The ability of Staphylococcus aureus to tolerate β-lactam antimicrobial agents can be attributed to two major biological strategies. The first is related to the synthesis of β-lactamase (penicillinase), encoded by the blaZ gene [37], an enzyme responsible for hydrolyzing and inactivating β-lactam molecules. The second involves the expression of a modified penicillin-binding protein (PBP2a), which is encoded by the mec genes (mecA/mecC) that are integrated into the chromosome within the staphylococcal cassette chromosome mec (SCCmec), a highly transmissible mobile genetic element (MGE) among bacterial populations. The structural conformation of this protein [38] prevents the antibiotic from accessing its catalytic site, thereby preventing target binding and consequently not interfering with bacterial cell wall biosynthesis. Thus, the microorganism maintains its viability and replication capability even in the presence of these drugs [39].

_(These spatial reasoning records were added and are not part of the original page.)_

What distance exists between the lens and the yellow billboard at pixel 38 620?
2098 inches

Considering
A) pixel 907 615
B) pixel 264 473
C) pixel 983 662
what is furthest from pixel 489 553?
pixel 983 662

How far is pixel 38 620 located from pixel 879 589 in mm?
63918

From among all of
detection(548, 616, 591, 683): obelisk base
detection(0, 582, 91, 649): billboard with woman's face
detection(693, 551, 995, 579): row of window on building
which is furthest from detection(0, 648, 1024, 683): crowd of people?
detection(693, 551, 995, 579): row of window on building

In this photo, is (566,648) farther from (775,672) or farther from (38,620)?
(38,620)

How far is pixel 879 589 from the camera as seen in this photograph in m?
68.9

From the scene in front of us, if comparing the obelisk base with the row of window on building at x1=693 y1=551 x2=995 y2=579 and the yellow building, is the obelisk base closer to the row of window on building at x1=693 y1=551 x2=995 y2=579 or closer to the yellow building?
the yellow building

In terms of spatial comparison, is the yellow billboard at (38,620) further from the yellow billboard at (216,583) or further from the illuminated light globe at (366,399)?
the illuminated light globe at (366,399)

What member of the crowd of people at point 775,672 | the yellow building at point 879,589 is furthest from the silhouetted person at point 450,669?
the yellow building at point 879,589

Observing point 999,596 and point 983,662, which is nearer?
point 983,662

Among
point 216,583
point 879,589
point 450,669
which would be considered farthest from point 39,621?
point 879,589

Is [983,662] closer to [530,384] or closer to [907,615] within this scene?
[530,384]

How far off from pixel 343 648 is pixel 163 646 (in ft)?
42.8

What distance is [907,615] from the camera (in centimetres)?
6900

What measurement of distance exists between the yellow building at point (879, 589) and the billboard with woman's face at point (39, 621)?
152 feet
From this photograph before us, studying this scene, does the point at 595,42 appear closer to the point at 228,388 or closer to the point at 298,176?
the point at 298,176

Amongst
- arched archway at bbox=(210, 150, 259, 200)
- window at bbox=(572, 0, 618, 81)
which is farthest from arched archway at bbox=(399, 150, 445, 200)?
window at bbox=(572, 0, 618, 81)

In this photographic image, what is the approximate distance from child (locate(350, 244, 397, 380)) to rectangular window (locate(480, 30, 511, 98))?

Antibiotics play a crucial role in preventing and treating bacterial infections. However, the indiscriminate and excessive use of these drugs has generated increasing concern due to the development of bacterial resistance. Still, the uncontrolled use of antibiotics puts selective pressure on S. aureus, resulting in the emergence of multidrug-resistant strains [40], which reduces treatment options. These antimicrobials have complex mechanisms of action and can alter binding site structures, reduce cell membrane permeability, and inactivate enzymes present in bacteria [41].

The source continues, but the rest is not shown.